■ Actions to take
[1] Do these statements agree with the text about Berger and the Archives? Answer yes or no for each and quote the deciding words. (a) Archives employees confronted Berger at the time about what they saw. (b) Berger put the documents under a trailer in a construction area. (c) Berger went outside with an escort during his break.
[2] Retype everything in the text about Berger and the Archives from "The report said that" down to "documents … .", keeping every word and mark unchanged.

======== Text excerpt

The report said that when Berger was reviewing the classified documents in the Archives building a few blocks from the Capitol, employees saw him bending down and fiddling with something white, which could have been paper, around his ankle.

However, Archives employees did not feel at the time there was enough information to confront someone of Berger’s stature, the report said.

Brachfeld reported that on one visit, Berger took a break to go outside without an escort.

“In total, during this visit, he removed four documents … .

“Mr. Berger said he placed the documents under a trailer in an accessible construction area outside Archives 1 (the main Archives building).”

Berger acknowledged that he later retrieved the documents from the construction area and returned with them to his office.

I still wonder what he took, exactly. (Via Hot Air).

SCOTT ADAMS:

Al-Jazeera just broadcast the 15th recorded message from al-Qaeda’s #2 guy, al-Zawahri. He appeared in front of the same brown background as before, with his same rifle propped against the wall.

Am I the only one who thinks al-Zawahri has his own cubicle at al-Jazeera?

================
======== Dataset content

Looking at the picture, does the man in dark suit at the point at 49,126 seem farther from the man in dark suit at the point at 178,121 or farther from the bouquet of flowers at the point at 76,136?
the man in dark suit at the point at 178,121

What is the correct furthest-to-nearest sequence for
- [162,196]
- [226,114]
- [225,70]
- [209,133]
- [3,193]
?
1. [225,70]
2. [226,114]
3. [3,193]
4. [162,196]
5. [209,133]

================
======== Dataset content

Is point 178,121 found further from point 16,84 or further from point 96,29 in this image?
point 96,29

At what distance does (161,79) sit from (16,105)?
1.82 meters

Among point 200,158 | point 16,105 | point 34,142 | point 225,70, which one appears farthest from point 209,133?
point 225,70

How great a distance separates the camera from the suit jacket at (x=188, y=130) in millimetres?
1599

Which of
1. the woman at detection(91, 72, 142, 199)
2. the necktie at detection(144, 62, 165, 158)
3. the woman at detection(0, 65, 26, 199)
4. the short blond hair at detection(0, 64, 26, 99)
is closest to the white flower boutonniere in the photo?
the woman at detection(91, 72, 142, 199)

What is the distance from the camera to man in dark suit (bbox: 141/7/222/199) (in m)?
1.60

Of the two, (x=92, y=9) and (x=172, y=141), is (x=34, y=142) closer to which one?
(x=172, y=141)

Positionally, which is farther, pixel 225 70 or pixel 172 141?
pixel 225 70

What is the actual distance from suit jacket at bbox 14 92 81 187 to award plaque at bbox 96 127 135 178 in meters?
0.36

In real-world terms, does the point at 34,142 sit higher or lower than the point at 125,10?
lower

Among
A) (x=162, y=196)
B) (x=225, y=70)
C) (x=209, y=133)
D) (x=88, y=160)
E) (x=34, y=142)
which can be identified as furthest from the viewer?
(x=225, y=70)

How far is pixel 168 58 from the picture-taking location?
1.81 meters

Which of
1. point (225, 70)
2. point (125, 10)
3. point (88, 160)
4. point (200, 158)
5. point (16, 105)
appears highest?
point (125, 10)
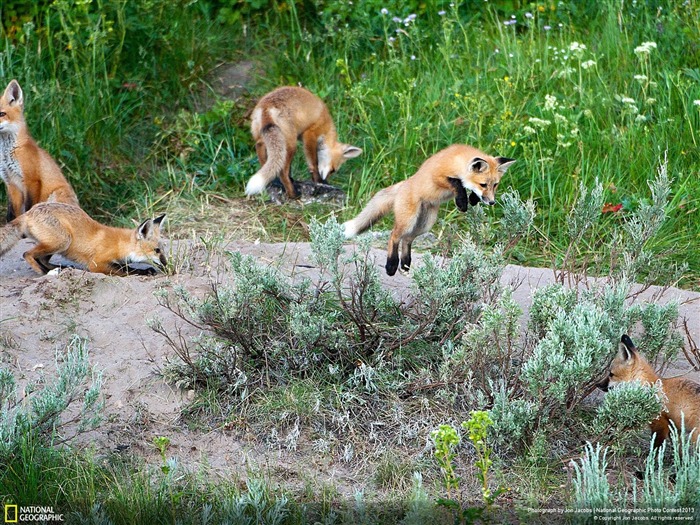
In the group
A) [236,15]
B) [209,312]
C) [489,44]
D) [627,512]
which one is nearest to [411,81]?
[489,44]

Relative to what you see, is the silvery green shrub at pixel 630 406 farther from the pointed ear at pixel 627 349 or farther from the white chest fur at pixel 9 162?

================

■ Expected results
[1]
(a) No: "Archives employees did not feel at the time there was enough information to confront someone of Berger’s stature"
(b) Yes: "he placed the documents under a trailer in an accessible construction area outside Archives 1"
(c) No: "Berger took a break to go outside without an escort"

[2]
The report said that when Berger was reviewing the classified documents in the Archives building a few blocks from the Capitol, employees saw him bending down and fiddling with something white, which could have been paper, around his ankle.

However, Archives employees did not feel at the time there was enough information to confront someone of Berger’s stature, the report said.

Brachfeld reported that on one visit, Berger took a break to go outside without an escort.

“In total, during this visit, he removed four documents … .